Exercise directions ▸
Extract every one of the records below and reproduce each line verbatim.

╭─ Provided information

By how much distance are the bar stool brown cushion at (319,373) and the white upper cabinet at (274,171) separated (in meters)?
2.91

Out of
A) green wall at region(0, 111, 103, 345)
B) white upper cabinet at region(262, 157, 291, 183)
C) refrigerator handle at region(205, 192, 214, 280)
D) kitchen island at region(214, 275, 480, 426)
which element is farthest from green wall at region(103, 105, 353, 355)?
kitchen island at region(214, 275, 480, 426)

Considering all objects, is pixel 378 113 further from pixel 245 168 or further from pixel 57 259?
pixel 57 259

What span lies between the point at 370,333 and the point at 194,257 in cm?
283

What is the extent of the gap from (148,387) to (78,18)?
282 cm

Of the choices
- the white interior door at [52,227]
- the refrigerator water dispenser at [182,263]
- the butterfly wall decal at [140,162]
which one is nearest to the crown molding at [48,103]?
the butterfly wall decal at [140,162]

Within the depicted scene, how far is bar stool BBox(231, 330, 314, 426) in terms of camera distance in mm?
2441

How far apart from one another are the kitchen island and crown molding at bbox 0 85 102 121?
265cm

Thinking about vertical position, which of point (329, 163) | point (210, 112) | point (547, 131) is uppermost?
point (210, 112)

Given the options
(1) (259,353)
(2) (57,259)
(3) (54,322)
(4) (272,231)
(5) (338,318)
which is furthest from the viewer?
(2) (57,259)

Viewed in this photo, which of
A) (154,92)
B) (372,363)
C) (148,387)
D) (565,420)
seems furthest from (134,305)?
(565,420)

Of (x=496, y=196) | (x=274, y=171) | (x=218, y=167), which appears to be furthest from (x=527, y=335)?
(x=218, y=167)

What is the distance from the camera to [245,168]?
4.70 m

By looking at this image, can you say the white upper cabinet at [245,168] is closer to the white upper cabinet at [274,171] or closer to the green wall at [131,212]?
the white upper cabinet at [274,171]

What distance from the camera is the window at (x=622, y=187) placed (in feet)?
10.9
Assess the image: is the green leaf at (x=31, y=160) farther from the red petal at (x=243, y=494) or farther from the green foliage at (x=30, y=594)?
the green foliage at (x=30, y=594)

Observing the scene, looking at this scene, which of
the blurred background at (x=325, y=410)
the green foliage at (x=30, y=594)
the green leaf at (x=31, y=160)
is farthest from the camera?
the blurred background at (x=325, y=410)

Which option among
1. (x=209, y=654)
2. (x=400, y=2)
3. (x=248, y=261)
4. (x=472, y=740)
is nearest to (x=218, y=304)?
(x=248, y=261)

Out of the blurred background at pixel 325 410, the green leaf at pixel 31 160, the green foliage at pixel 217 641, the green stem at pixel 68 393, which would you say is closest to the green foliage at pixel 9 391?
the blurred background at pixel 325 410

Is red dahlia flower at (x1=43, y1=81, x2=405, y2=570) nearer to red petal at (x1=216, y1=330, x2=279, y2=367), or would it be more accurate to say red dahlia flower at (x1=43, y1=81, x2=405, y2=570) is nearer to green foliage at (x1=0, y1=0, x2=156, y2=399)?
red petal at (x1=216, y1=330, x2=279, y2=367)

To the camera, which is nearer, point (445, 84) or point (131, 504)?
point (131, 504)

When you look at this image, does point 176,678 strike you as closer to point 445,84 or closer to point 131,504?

╰─

Final result ▸
By how much distance are the bar stool brown cushion at (319,373) and the white upper cabinet at (274,171) separated (in meters)?
2.91

Out of
A) green wall at region(0, 111, 103, 345)
B) white upper cabinet at region(262, 157, 291, 183)
C) refrigerator handle at region(205, 192, 214, 280)
D) kitchen island at region(214, 275, 480, 426)
which element is farthest from green wall at region(103, 105, 353, 355)?
kitchen island at region(214, 275, 480, 426)

Considering all objects, is pixel 378 113 further from pixel 245 168 or further from pixel 57 259?
pixel 57 259

What span lies between the point at 370,333 and the point at 194,257 in cm?
283

What is the extent of the gap from (148,387) to (78,18)?
282 cm

Of the choices
- the white interior door at [52,227]
- the refrigerator water dispenser at [182,263]
- the butterfly wall decal at [140,162]
which one is nearest to the crown molding at [48,103]?
the butterfly wall decal at [140,162]

Within the depicted scene, how far is bar stool BBox(231, 330, 314, 426) in terms of camera distance in mm?
2441

How far apart from one another are the kitchen island and crown molding at bbox 0 85 102 121?
265cm

Thinking about vertical position, which of point (329, 163) | point (210, 112) | point (547, 131) is uppermost?
point (210, 112)

Given the options
(1) (259,353)
(2) (57,259)
(3) (54,322)
(4) (272,231)
(5) (338,318)
which is furthest from the viewer?
(2) (57,259)

Viewed in this photo, which of
A) (154,92)
B) (372,363)
C) (148,387)
D) (565,420)
seems furthest from (134,305)?
(565,420)

Of (x=496, y=196) | (x=274, y=171) | (x=218, y=167), which appears to be furthest from (x=527, y=335)?
(x=218, y=167)

What is the distance from the camera to [245,168]?
4.70 m

By looking at this image, can you say the white upper cabinet at [245,168] is closer to the white upper cabinet at [274,171] or closer to the green wall at [131,212]?
the white upper cabinet at [274,171]

What distance from the camera is the window at (x=622, y=187) placed (in feet)?
10.9
Assess the image: is the green leaf at (x=31, y=160) farther from the red petal at (x=243, y=494) or farther from the green foliage at (x=30, y=594)?
the green foliage at (x=30, y=594)

Observing the scene, looking at this scene, which of
the blurred background at (x=325, y=410)
the green foliage at (x=30, y=594)
the green leaf at (x=31, y=160)
is farthest from the camera?
the blurred background at (x=325, y=410)

Which option among
1. (x=209, y=654)
2. (x=400, y=2)
3. (x=248, y=261)
4. (x=472, y=740)
is nearest to (x=218, y=304)?
(x=248, y=261)

Out of the blurred background at pixel 325 410, the green leaf at pixel 31 160, the green foliage at pixel 217 641, the green stem at pixel 68 393, which would you say is closest to the green foliage at pixel 9 391?
the blurred background at pixel 325 410

Is red dahlia flower at (x1=43, y1=81, x2=405, y2=570) nearer to red petal at (x1=216, y1=330, x2=279, y2=367), or would it be more accurate to say red dahlia flower at (x1=43, y1=81, x2=405, y2=570) is nearer to green foliage at (x1=0, y1=0, x2=156, y2=399)?
red petal at (x1=216, y1=330, x2=279, y2=367)

To the camera, which is nearer, point (445, 84) or point (131, 504)?
point (131, 504)

When you look at this image, does point 176,678 strike you as closer to point 445,84 or closer to point 131,504?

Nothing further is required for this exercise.